[Excerpt to read]
------

Data Engineering for Advanced RAG
Datavolo helps data teams build multimodal data pipelines to support their organization’s AI initiatives. Every organization has their own private data that they need to incorporate into their AI apps, and a predominant pattern to do so has emerged, retrieval augmented generation, or RAG. We’re finding that successful AI apps aren’t built directly on top of LLMs, they’re being built on top of AI systems. These systems come with additional functionalities, including retrieval capabilities to support RAG.
In order to build robust retrieval capabilities, teams need a production-ready data pipeline platform that can extract data from multimodal sources, clean, transform, enrich, and distribute data at the right time and in the right form. In the case of RAG-based apps, that right form is usually vector embeddings, a data representation that carries within it semantic information that was generated during model training. For more information on Datavolo, please read this post and related posts on Datavolo’s blog. In this blog, we’ll review a data pipeline design for an advanced RAG pattern and we’ll discuss why we consider Pinecone an ideal fit for storing and retrieving these embeddings.
Enhancing RAG
In basic RAG pipelines, we embed a big text chunk for retrieval, and this exact same chunk is used for synthesis. But sometimes embedding and retrieving big text chunks leads to suboptimal results. For example, there might be irrelevant details in a big chunk that obscures its semantic content, causing it to be skipped during retrieval. What if we could embed and retrieve based on smaller, more semantically precise chunks, but still provide sufficient context for the LLM to synthesize a high-quality response? This is an advanced RAG pattern known as “Small-to-Big”

------

[Work to be completed]
Transcribe the full passage about data engineering for advanced RAG word for word. Rely solely on the passage about data engineering for advanced RAG.

[Stored data entries]
------

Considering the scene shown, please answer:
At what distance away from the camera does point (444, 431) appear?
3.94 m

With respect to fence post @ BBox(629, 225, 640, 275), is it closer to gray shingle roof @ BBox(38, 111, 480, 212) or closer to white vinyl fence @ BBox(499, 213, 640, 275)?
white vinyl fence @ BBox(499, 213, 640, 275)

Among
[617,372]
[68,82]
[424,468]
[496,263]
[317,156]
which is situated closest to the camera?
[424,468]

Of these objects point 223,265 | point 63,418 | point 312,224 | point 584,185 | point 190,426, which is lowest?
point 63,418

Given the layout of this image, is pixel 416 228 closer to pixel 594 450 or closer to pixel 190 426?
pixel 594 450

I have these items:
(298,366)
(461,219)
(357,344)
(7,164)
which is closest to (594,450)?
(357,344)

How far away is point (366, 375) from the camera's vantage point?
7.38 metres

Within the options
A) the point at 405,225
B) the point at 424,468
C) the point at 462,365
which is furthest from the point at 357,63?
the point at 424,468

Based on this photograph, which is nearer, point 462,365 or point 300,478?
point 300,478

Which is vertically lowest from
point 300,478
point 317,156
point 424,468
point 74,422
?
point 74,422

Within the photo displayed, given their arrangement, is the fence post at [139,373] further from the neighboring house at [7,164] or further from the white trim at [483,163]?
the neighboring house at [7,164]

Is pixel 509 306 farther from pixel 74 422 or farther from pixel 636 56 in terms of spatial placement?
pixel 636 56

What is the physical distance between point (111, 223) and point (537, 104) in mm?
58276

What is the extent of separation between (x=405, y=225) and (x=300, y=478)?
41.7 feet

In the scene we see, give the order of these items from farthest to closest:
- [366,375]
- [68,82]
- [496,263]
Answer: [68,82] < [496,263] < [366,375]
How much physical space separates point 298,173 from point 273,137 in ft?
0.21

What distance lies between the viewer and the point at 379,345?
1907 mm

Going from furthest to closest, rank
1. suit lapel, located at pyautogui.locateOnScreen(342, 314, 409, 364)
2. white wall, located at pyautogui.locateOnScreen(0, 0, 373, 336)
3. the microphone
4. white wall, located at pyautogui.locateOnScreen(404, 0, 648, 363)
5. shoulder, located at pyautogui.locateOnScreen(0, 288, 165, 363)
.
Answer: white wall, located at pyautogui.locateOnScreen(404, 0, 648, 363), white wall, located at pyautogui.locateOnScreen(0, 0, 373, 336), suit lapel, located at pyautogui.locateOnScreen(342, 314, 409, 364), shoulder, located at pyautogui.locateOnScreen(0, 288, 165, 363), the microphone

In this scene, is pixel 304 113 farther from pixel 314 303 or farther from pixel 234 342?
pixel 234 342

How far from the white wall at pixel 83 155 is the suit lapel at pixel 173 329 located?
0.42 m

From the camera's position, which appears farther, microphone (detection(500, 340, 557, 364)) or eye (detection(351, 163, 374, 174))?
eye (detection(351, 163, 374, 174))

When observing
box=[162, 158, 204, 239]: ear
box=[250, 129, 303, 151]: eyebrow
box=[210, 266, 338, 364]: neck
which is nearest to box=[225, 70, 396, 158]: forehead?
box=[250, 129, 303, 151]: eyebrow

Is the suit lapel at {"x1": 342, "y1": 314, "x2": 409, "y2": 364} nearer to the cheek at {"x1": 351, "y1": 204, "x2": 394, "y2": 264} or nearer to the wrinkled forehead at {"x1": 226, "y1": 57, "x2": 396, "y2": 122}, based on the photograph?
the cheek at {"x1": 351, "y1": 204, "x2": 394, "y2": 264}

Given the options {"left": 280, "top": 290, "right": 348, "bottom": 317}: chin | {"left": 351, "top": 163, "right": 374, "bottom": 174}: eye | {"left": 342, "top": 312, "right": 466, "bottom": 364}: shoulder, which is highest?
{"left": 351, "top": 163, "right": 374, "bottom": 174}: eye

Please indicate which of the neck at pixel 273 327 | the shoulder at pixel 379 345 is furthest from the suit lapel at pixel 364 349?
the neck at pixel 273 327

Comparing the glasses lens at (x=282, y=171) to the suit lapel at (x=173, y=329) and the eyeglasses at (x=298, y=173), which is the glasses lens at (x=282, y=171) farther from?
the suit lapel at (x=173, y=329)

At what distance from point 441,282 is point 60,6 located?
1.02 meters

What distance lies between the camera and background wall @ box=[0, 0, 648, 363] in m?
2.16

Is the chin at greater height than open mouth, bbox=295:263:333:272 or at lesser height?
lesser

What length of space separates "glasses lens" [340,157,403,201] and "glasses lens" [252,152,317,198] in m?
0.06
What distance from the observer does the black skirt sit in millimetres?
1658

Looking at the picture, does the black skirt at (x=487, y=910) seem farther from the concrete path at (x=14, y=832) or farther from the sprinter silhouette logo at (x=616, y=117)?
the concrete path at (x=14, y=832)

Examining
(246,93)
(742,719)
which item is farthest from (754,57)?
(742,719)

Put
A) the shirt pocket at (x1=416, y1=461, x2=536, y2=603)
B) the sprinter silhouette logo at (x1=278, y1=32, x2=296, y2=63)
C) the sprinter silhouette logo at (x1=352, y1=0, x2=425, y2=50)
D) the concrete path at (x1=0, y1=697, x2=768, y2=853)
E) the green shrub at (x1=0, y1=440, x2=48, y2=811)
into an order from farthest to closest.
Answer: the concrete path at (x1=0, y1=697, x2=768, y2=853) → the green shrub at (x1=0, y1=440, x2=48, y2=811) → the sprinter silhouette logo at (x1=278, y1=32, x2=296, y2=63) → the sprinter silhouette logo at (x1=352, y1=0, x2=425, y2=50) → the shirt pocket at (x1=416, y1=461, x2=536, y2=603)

------

[Problem solution]
Data Engineering for Advanced RAG
Datavolo helps data teams build multimodal data pipelines to support their organization’s AI initiatives. Every organization has their own private data that they need to incorporate into their AI apps, and a predominant pattern to do so has emerged, retrieval augmented generation, or RAG. We’re finding that successful AI apps aren’t built directly on top of LLMs, they’re being built on top of AI systems. These systems come with additional functionalities, including retrieval capabilities to support RAG.
In order to build robust retrieval capabilities, teams need a production-ready data pipeline platform that can extract data from multimodal sources, clean, transform, enrich, and distribute data at the right time and in the right form. In the case of RAG-based apps, that right form is usually vector embeddings, a data representation that carries within it semantic information that was generated during model training. For more information on Datavolo, please read this post and related posts on Datavolo’s blog. In this blog, we’ll review a data pipeline design for an advanced RAG pattern and we’ll discuss why we consider Pinecone an ideal fit for storing and retrieving these embeddings.
Enhancing RAG
In basic RAG pipelines, we embed a big text chunk for retrieval, and this exact same chunk is used for synthesis. But sometimes embedding and retrieving big text chunks leads to suboptimal results. For example, there might be irrelevant details in a big chunk that obscures its semantic content, causing it to be skipped during retrieval. What if we could embed and retrieve based on smaller, more semantically precise chunks, but still provide sufficient context for the LLM to synthesize a high-quality response? This is an advanced RAG pattern known as “Small-to-Big”